L’AUSEP estime que « cette société civile de la communication n’a plus rien à offrir au peuple togolais. Si tel n’est pas le cas, pourquoi ne forme t- elle pas un seul bloc pour faire avancer les choses? Cette société civile là, comme les partis politiques, reste déchirée par les conflits de leadership qui cachent mal des intérêts personnels ».
Guetter chaque occasion pour se faire une visibilité personnelle, voilà la seconde nature de bon nombre de partis politiques et d’organisations de la société civile. A chaque évènement, c’est la course aux premières réactions. Et dans un air d’autosatisfaction stérile, on se dit : « Je suis le premier à réagir, puis après ? ». On se demande si les évènements sociaux décriés ne leur rendent pas en dernier ressort un énorme service? Dans ces conditions, le peuple malmené et balloté aux vents, peine à se libérer de son jugement.
AUSEP appelle le peuple à se libérer
« Se libérer de son jugement, c’est ne plus projeter ses attentes sur les partis politiques et OSC qui, en filigrane, ne poursuivent que des intérêts inavoués. Se libérer de son jugement, c’est se débarrasser au plus vite, du manteau de la trahison et du désespoir. Le peuple togolais doit se dire dès à présent qu’il n’a plus d’autres portes paroles que lui-même. Dire non au captage des ressources publiques, à la mal gouvernance dans ses formes hideuses, passe par l’amorce d’un nouvel éveil citoyen. Si les vices privés font la vertu publique, d’après MANDEVILLE in « Fables des abeilles », le cas togolais suscite curiosité, car les vices privés ne font que le bonheur d’une minorité. Quelle horreur ! Au demeurant, il reste irréfutable qu’aussi longtemps qu’on quémandera la compassion du pouvoir, aucun bonheur ne s’offrira à nous. Le Togo est hélas le seul pays où les citoyens attendent la compassion des gouvernants, où les citoyens se lamentent et pleurnichent lorsqu’ils sont volés et malmenés. Y- a-t-il encore une dignité à défendre ? Nos complaintes, supplications et cris de détresse n’apporteront rien à nos malheurs, si ce n’est conforter le pouvoir, car « Il faut être faible pour croire que le fort a pitié du faible », selon Etienne de la BOETIE.
Pour l’AUSEP, « Dénoncer, c’est bien beau, mais qu’est- ce que cela apporte dans les faits ? A part, l’autosatisfaction de se dire qu’on fait partie des opprimés, à part le confort de la bonne conscience couchée en position fêtale, quelle amélioration obtient-on dans la pratique ? Aucune. Aussi longtemps qu’on attendra des oppresseurs qu’ils cessent d’être des oppresseurs, on restera des opprimés. L’oppresseur n’est pas oppresseur par accident, il est oppresseur parce qu’il veut l’être. Et donc, toutes les tentatives pour faire prendre conscience à l’oppresseur que ce qu’il fait est injuste, n’auront aucune conséquence, sinon lui confirmer que les opprimés ne cherchent pas à se libérer. La seule conséquence de la dénonciation du pouvoir de l’oppresseur, c’est la confirmation de son pouvoir. Vouloir culpabiliser l’oppresseur d’être un oppresseur, c’est lui envoyer un message très clair, c’est lui dire qu’il a gagné. Si nous sommes esclaves, c’est parce que nous voulons être esclaves. Les responsables de la domination, ce ne sont pas les dominants, mais ce sont les dominés. La condamnation n’aura aucun effet sur la situation objective du peuple. Trouver dans le pouvoir, un objet de complainte, c’est s’assurer les lauriers de sa déresponsabilisation ».
La plus grande naïveté, c’est croire qu’on sera entendu par un gouvernement qui n’est pas comptable devant le peuple.
C’est pourquoi AUSEP appelle les Togolais à « sortir des sentiers battus pour se sauver » des oppresseurs et des condamnations stériles.

• _DONNÉES FOURNIES_:
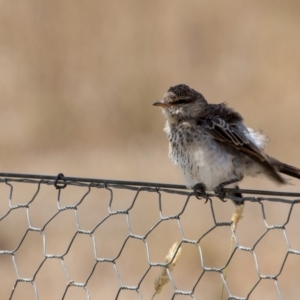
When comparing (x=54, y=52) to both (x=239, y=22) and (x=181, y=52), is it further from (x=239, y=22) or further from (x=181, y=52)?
(x=239, y=22)

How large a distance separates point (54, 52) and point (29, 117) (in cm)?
120

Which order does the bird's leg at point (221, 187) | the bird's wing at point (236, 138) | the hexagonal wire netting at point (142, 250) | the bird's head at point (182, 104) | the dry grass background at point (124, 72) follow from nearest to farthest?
the bird's leg at point (221, 187) → the bird's wing at point (236, 138) → the bird's head at point (182, 104) → the hexagonal wire netting at point (142, 250) → the dry grass background at point (124, 72)

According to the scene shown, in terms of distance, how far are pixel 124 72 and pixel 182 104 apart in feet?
22.9

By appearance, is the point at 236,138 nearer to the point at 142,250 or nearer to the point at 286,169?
the point at 286,169

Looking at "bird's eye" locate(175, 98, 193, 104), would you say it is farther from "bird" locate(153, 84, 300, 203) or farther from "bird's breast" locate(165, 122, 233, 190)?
"bird's breast" locate(165, 122, 233, 190)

• _CONSIGNES_: Reproduisez à l'identique, s'il vous plaît, le passage du texte qui va de « L’AUSEP estime que » jusqu'à « de son jugement. » inclus.

• _TÂCHE ACCOMPLIE_:
L’AUSEP estime que « cette société civile de la communication n’a plus rien à offrir au peuple togolais. Si tel n’est pas le cas, pourquoi ne forme t- elle pas un seul bloc pour faire avancer les choses? Cette société civile là, comme les partis politiques, reste déchirée par les conflits de leadership qui cachent mal des intérêts personnels ».
Guetter chaque occasion pour se faire une visibilité personnelle, voilà la seconde nature de bon nombre de partis politiques et d’organisations de la société civile. A chaque évènement, c’est la course aux premières réactions. Et dans un air d’autosatisfaction stérile, on se dit : « Je suis le premier à réagir, puis après ? ». On se demande si les évènements sociaux décriés ne leur rendent pas en dernier ressort un énorme service? Dans ces conditions, le peuple malmené et balloté aux vents, peine à se libérer de son jugement.